Excerpts of spatial question data
* * * *
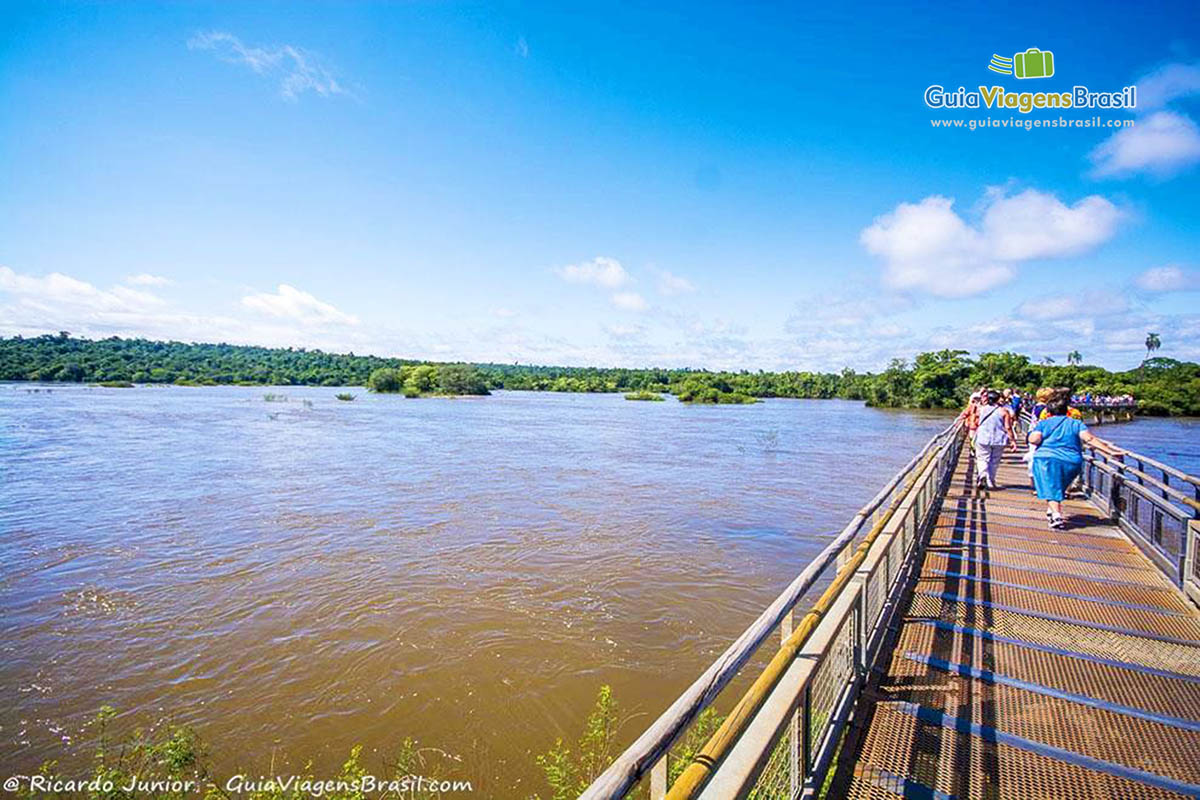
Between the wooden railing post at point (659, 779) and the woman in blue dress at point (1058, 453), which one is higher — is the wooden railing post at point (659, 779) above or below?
below

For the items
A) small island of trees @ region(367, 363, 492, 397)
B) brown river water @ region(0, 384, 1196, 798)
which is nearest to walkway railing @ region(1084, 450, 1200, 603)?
brown river water @ region(0, 384, 1196, 798)

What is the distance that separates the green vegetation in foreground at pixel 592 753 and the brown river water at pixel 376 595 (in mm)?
284

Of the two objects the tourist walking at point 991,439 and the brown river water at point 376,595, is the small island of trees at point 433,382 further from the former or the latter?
the tourist walking at point 991,439

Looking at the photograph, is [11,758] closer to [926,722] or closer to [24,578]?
[24,578]

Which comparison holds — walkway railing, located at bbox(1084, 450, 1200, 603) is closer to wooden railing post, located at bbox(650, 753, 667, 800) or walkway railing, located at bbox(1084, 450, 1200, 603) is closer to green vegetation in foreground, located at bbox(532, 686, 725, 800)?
green vegetation in foreground, located at bbox(532, 686, 725, 800)

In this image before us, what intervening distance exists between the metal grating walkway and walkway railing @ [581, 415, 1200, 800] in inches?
8.8

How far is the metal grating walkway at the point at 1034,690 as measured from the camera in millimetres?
2975

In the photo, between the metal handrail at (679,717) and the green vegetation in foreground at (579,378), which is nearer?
the metal handrail at (679,717)

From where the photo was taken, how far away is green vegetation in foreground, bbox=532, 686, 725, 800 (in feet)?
15.7

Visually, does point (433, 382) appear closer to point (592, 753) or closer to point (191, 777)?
point (191, 777)

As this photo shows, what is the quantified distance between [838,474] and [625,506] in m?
9.94

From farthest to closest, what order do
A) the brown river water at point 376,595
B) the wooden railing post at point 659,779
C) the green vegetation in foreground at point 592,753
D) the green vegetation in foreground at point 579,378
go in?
the green vegetation in foreground at point 579,378 → the brown river water at point 376,595 → the green vegetation in foreground at point 592,753 → the wooden railing post at point 659,779

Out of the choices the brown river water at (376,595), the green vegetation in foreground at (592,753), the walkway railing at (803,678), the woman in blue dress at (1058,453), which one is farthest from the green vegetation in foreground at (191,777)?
the woman in blue dress at (1058,453)

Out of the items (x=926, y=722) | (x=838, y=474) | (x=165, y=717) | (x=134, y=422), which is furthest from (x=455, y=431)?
(x=926, y=722)
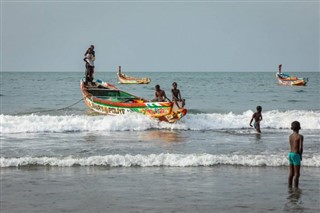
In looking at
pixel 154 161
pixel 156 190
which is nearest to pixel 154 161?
pixel 154 161

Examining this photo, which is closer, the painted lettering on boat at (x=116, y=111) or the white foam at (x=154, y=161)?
the white foam at (x=154, y=161)

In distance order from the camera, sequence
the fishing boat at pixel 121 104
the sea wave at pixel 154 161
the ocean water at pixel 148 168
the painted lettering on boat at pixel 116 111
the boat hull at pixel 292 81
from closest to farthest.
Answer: the ocean water at pixel 148 168 → the sea wave at pixel 154 161 → the fishing boat at pixel 121 104 → the painted lettering on boat at pixel 116 111 → the boat hull at pixel 292 81

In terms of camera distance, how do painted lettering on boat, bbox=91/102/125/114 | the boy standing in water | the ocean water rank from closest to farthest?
the ocean water
the boy standing in water
painted lettering on boat, bbox=91/102/125/114

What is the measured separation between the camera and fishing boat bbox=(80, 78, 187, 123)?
19.7 meters

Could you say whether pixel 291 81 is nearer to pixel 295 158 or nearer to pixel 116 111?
pixel 116 111

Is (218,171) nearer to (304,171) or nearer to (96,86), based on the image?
(304,171)

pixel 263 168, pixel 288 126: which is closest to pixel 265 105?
pixel 288 126

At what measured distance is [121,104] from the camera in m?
21.1

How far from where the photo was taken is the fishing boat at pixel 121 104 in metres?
19.7

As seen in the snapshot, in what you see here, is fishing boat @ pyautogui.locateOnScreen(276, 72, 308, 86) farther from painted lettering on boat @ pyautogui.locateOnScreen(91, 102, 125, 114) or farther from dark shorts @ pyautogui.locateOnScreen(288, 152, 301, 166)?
dark shorts @ pyautogui.locateOnScreen(288, 152, 301, 166)

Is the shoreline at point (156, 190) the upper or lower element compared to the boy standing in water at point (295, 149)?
lower
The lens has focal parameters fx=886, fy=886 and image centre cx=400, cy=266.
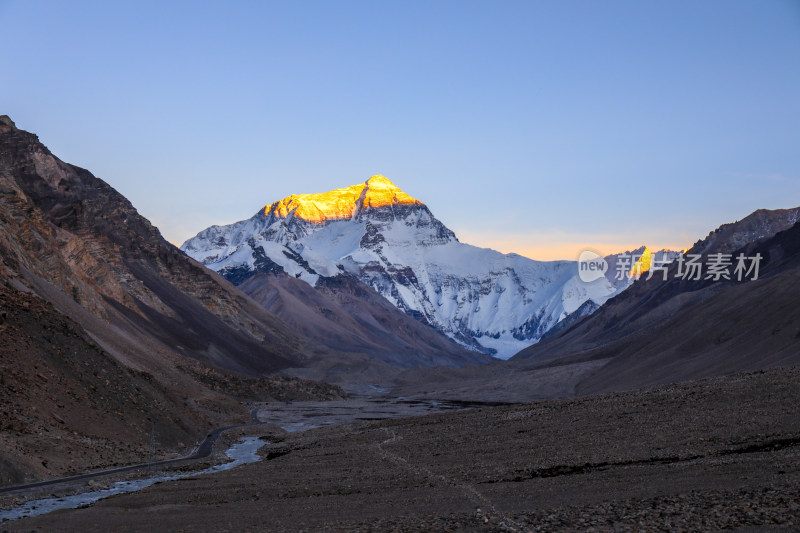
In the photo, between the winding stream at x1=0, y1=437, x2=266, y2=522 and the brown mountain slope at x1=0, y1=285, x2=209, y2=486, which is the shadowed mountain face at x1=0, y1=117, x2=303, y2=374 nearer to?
the brown mountain slope at x1=0, y1=285, x2=209, y2=486

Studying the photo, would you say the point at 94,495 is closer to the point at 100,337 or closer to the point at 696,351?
the point at 100,337

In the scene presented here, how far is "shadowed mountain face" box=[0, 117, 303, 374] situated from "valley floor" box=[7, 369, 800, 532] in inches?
1492

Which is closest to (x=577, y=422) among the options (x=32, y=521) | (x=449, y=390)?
(x=32, y=521)

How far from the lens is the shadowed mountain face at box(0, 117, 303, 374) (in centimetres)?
8856

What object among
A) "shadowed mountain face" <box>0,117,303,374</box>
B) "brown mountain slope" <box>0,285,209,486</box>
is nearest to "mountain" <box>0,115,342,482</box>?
"brown mountain slope" <box>0,285,209,486</box>

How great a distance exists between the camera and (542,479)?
99.3ft

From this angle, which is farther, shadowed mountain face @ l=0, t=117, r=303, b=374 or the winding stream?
shadowed mountain face @ l=0, t=117, r=303, b=374

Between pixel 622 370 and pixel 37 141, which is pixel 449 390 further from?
pixel 37 141

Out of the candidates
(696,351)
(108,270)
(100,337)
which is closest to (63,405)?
(100,337)

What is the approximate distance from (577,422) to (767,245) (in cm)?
14816

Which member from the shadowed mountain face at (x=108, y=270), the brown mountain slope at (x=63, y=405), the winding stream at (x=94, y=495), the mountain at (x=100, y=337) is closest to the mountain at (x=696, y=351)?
the mountain at (x=100, y=337)

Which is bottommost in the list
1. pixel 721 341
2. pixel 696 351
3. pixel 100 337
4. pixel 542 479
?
pixel 542 479

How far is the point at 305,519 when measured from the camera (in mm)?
24953

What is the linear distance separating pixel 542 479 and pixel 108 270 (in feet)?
326
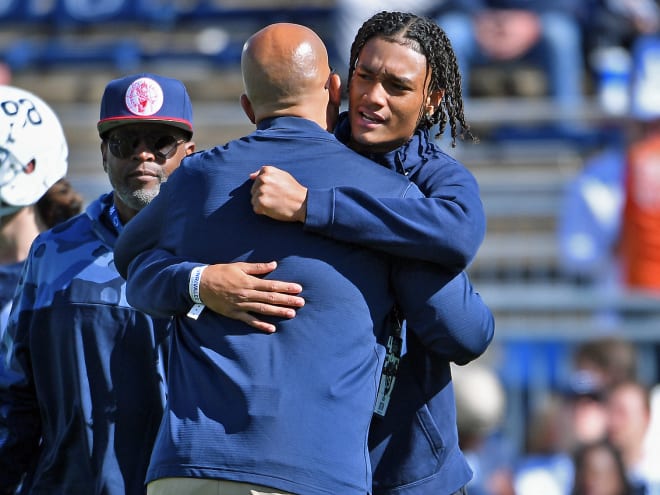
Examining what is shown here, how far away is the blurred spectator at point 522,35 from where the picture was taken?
1123 cm

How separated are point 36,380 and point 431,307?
1.21 m

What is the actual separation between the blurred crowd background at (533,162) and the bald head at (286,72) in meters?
3.47

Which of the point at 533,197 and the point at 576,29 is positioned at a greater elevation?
the point at 576,29

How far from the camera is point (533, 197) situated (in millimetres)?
→ 10516

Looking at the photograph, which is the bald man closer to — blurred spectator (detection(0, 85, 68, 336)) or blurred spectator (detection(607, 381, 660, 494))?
blurred spectator (detection(0, 85, 68, 336))

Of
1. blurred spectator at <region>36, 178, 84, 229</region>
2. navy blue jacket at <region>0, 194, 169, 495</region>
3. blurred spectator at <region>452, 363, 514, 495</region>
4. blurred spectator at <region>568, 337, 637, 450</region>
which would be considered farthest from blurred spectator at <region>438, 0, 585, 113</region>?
navy blue jacket at <region>0, 194, 169, 495</region>

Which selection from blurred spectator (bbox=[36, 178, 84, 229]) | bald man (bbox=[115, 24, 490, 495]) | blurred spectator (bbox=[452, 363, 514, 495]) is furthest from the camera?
blurred spectator (bbox=[452, 363, 514, 495])

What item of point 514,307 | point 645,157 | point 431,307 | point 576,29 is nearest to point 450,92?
point 431,307

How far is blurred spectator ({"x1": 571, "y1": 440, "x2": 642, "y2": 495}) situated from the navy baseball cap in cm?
504

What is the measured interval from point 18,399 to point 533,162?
796 centimetres

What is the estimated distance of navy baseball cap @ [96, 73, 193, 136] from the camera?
3529 millimetres

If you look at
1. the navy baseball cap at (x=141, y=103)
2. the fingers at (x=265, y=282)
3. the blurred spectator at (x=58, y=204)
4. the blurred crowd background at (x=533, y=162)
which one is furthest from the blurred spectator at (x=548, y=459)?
the fingers at (x=265, y=282)

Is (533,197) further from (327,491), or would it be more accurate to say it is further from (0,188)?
(327,491)

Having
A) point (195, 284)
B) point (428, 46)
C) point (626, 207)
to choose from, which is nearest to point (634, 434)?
point (626, 207)
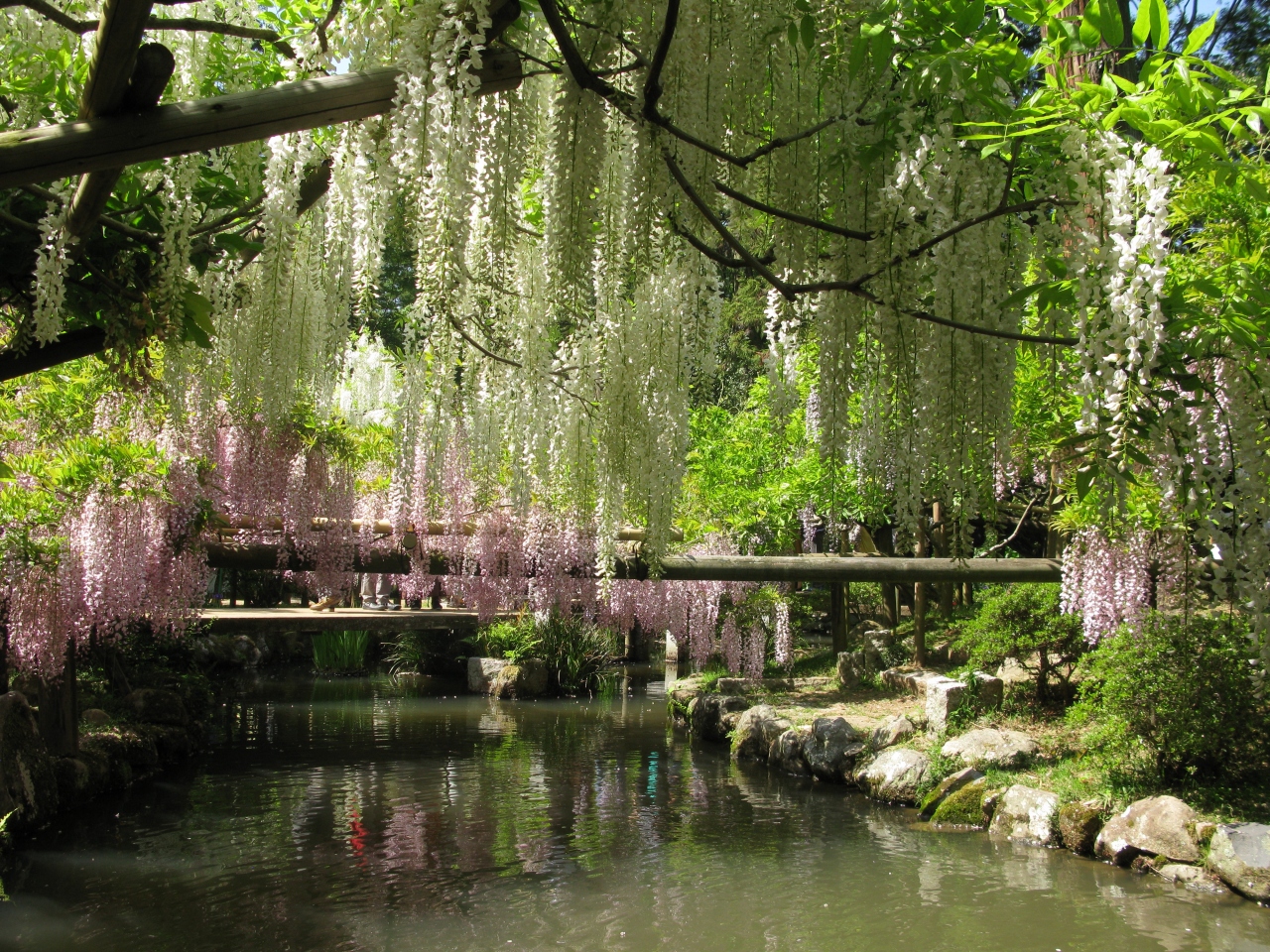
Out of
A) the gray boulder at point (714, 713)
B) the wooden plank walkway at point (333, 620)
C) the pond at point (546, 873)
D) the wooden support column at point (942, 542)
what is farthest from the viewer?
the wooden plank walkway at point (333, 620)

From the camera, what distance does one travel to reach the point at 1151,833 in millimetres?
5184

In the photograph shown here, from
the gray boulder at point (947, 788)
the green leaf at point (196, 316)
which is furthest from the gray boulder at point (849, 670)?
the green leaf at point (196, 316)

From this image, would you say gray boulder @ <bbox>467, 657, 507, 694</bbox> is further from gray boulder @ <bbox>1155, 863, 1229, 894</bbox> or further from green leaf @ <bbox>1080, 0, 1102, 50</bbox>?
green leaf @ <bbox>1080, 0, 1102, 50</bbox>

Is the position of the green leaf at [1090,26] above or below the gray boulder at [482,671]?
above

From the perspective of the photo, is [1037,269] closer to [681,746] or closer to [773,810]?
[773,810]

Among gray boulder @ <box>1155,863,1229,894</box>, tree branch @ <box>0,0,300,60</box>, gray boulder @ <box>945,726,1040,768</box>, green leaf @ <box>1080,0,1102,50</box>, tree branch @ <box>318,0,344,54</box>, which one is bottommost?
gray boulder @ <box>1155,863,1229,894</box>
* * * *
**STATED GOAL:** Give back, exactly as written, the lines from the one with "Is the position" to the last line.

**REPLY:**
Is the position of the green leaf at [1090,26] above or below the gray boulder at [482,671]?
above

From the perspective of the photo, is [1037,269] closer to [681,746] or closer to [773,810]?
[773,810]

Among gray boulder @ <box>1155,863,1229,894</box>, tree branch @ <box>0,0,300,60</box>, gray boulder @ <box>945,726,1040,768</box>, green leaf @ <box>1080,0,1102,50</box>, tree branch @ <box>318,0,344,54</box>, which one is bottommost?
gray boulder @ <box>1155,863,1229,894</box>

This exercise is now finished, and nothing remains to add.